* **SELECTED EXCERPT**
▶

# Advice needed: Start Pension or continue saving (for 1st house)



## m.sunny (8 Oct 2010)

Hi there
Self-employed, 39yrs old, recession has seen my annual income has reduced from approx 36k+, to 23k (nett), spouse (30yrs old) income 33k.

I am conscious of starting a pension, and hoped to do so this year, spouse has no pension either, but is not as concerned at the moment. 

We are hoping to buy our first house in the next year or 2 (in Dublin, both FTB), and therein lies my dilemna - to begin a pension I would need to reduce my monthly savings, yet I fear this will affect our prospects when it comes to buying a house (i.e. less deposit for the house etc).

currently have approx 35k savings (25k joint, 10k credit union), but would like to be able to approach the bank with minimum 50k deposit in order to help our chances of getting a mortgage. We have 1 car loan of 3500, no other debts. We are trying to save at least €500 a month where we can.

I hoped someone with better knowledge could advise me the route? someone suggested i should wait til i get a mortgage/home before considering starting a pension, hence my confusion...

many thanks,
Sunny


----------



## marti18 (8 Oct 2010)

honestly i would totally forget about a pension PERIOD!   do not even listen to people telling you it will be worth X amount in 30years time.......if you are buying a house well now is a great time as house prices are fantastic for FTB and real deals are out there

as for the car loan, personally i wouldnt buy a car if i couldnt afford it-meaning if i didnt have the cash then NO buy even if its a 2000E car. payy the car off but please forget aabout a pension


----------



## pinkyBear (8 Oct 2010)

Hi there, Mr. Bear and I put 20% of our salaries into our pension and have done for a few years. We were switching mortgages a few years ago and we asked about the AVC contribution. 

We were told by our broker that because it is an optional saving, we could at some point change what we input into the pension.

If I were you, I would put money into a pension - as you are 39 and while you do have substantial savings you will need money when you retire...

P..


----------



## marti18 (8 Oct 2010)

pinkyBear said:


> Hi there, Mr. Bear and I put 20% of our salaries into our pension and have done for a few years. We were switching mortgages a few years ago and we asked about the AVC contribution.
> 
> We were told by our broker that because it is an optional saving, we could at some point change what we input into the pension.
> 
> ...


 
totally disagree......whats the value of your pensions now vs the money you have invested in?     now would be an ideal time to buy a house of your choice   Oh i wish!


----------



## pinkyBear (8 Oct 2010)

Hi marti, my pension is up!!! I have been doing this for 5 years! The reality is though its not up by a huge amount. However I want to live on something when I'm retired other than a state pension. 

Currently with pensions the tax break does make it worth it, if you are in the 40% bracket. I am roughly the same age as the OP, and i think it is important that I make some provision for my retirement.


----------



## marti18 (8 Oct 2010)

pinkyBear said:


> Hi marti, my pension is up!!! I have been doing this for 5 years! The reality is though its not up by a huge amount. However I want to live on something when I'm retired other than a state pension.

◀

* **STATED EXERCISE 1**
From the pension thread, reproduce the text starting with "I am conscious" and going on through "where we can.".
* **STATED EXERCISE 2**
In the pension thread, what minimum deposit does m.sunny want to have when approaching the bank?
* **STATED EXERCISE 3**
Write the next part of the forum thread about starting a pension versus saving for a first house, picking up after its final sentence.

* **PROVIDED MATERIAL**
▶

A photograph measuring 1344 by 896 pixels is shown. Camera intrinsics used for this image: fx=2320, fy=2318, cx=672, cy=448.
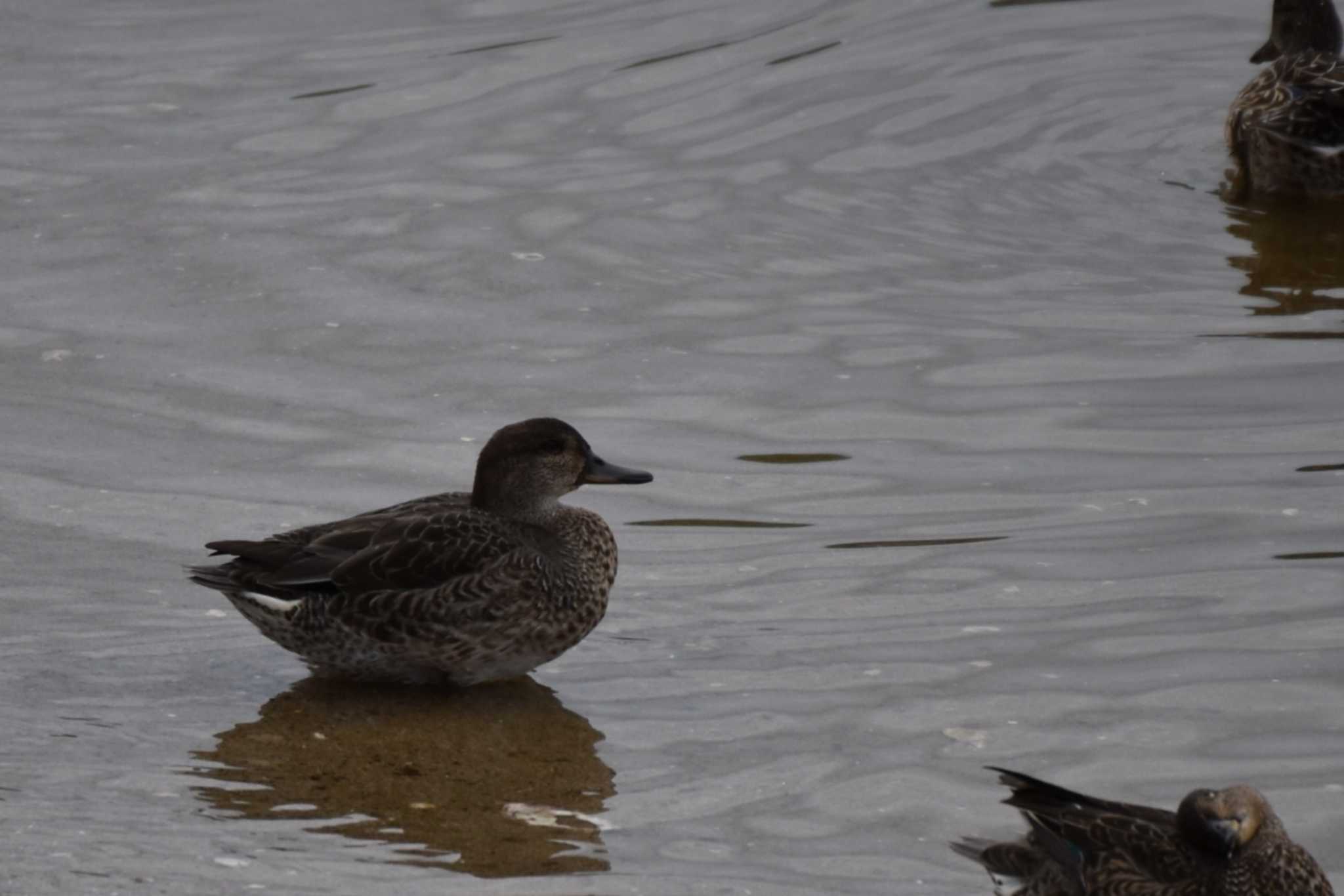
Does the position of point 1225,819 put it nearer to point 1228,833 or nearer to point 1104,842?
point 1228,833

◀

* **FINAL ANSWER 1**
I am conscious of starting a pension, and hoped to do so this year, spouse has no pension either, but is not as concerned at the moment. 

We are hoping to buy our first house in the next year or 2 (in Dublin, both FTB), and therein lies my dilemna - to begin a pension I would need to reduce my monthly savings, yet I fear this will affect our prospects when it comes to buying a house (i.e. less deposit for the house etc).

currently have approx 35k savings (25k joint, 10k credit union), but would like to be able to approach the bank with minimum 50k deposit in order to help our chances of getting a mortgage. We have 1 car loan of 3500, no other debts. We are trying to save at least €500 a month where we can.

* **FINAL ANSWER 2**
A minimum of 50k.

* **FINAL ANSWER 3**
> 
> Currently with pensions the tax break does make it worth it, if you are in the 40% bracket. I am roughly the same age as the OP, and i think it is important that I make some provision for my retirement.


 

Pinky im in the exact same position and work for the government but as far as my pension well enough said......i just think it would be worth his while buying now a house with a big cash deposit due to the fact that there is great deal going on at the moment.

i would buy house first then put pension on the long finger. at the end of the day at least he has a home which is still worth X amount rather than a pension which may never perform nomatter what people say


----------



## pinkyBear (8 Oct 2010)

> Pinky im in the exact same position and work for the government


If you work for the government isn't your pension guarenteed? assuming you are permanent. 

The OP need not part with his lump sum! There are PRSA's and other options. The OP can do both, use lump sum for house and contribute to pension..


----------



## marti18 (8 Oct 2010)

pinkyBear said:


> If you work for the government isn't your pension guarenteed? assuming you are permanent.
> 
> The OP need not part with his lump sum! There are PRSA's and other options. The OP can do both, use lump sum for house and contribute to pension..


 
sorry to say this but nothing is guarenteed in this country. NOTHING!

i agree with your second point as in puttung house first then pension second or third or forth or........


----------



## pinkyBear (8 Oct 2010)

> sorry to say this but nothing is guarenteed in this country. NOTHING!


 
You do realise that words writen in bold in the internet is taken to mean shouting!! 
The reality is if you are a state employee you do have better pensions that those in the private sector. I know you dont know exactly what your pension will be when you retire however trust me your unions will fight all changes!!!

If you do work in the public sector - are you really in a position to advise someone how to manage a pension?? And please dont take offence, but you do have some guarentee...


----------



## T McGibney (8 Oct 2010)

pinkyBear said:


> Hi there, Mr. Bear and I put 20% of our salaries into our pension and have done for a few years. We were switching mortgages a few years ago and we asked about the AVC contribution.
> 
> We were told by our broker that because it is an optional saving, we could at some point change what we input into the pension.
> 
> ...



Two observations:

1. Much of the conventional wisdom in relation to personal finance has been turned on its head in the past few years. What was good advice then may well not apply now.

2. I'm just wondering if your mortgage broker and your pension broker are the same person?


----------



## pinkyBear (8 Oct 2010)

> just wondering if your mortgage broker and your pension broker are the same person?


 
No.. Both our pensions are part of a work schemes - we both contribute full AVC voluntarily into them.


----------



## marti18 (8 Oct 2010)

pinkyBear said:


> You do realise that words writen in bold in the internet is taken to mean shouting!!
> The reality is if you are a state employee you do have better pensions that those in the private sector. I know you dont know exactly what your pension will be when you retire however trust me your unions will fight all changes!!!
> 
> If you do work in the public sector - are you really in a position to advise someone how to manage a pension?? And please dont take offence, but you do have some guarentee...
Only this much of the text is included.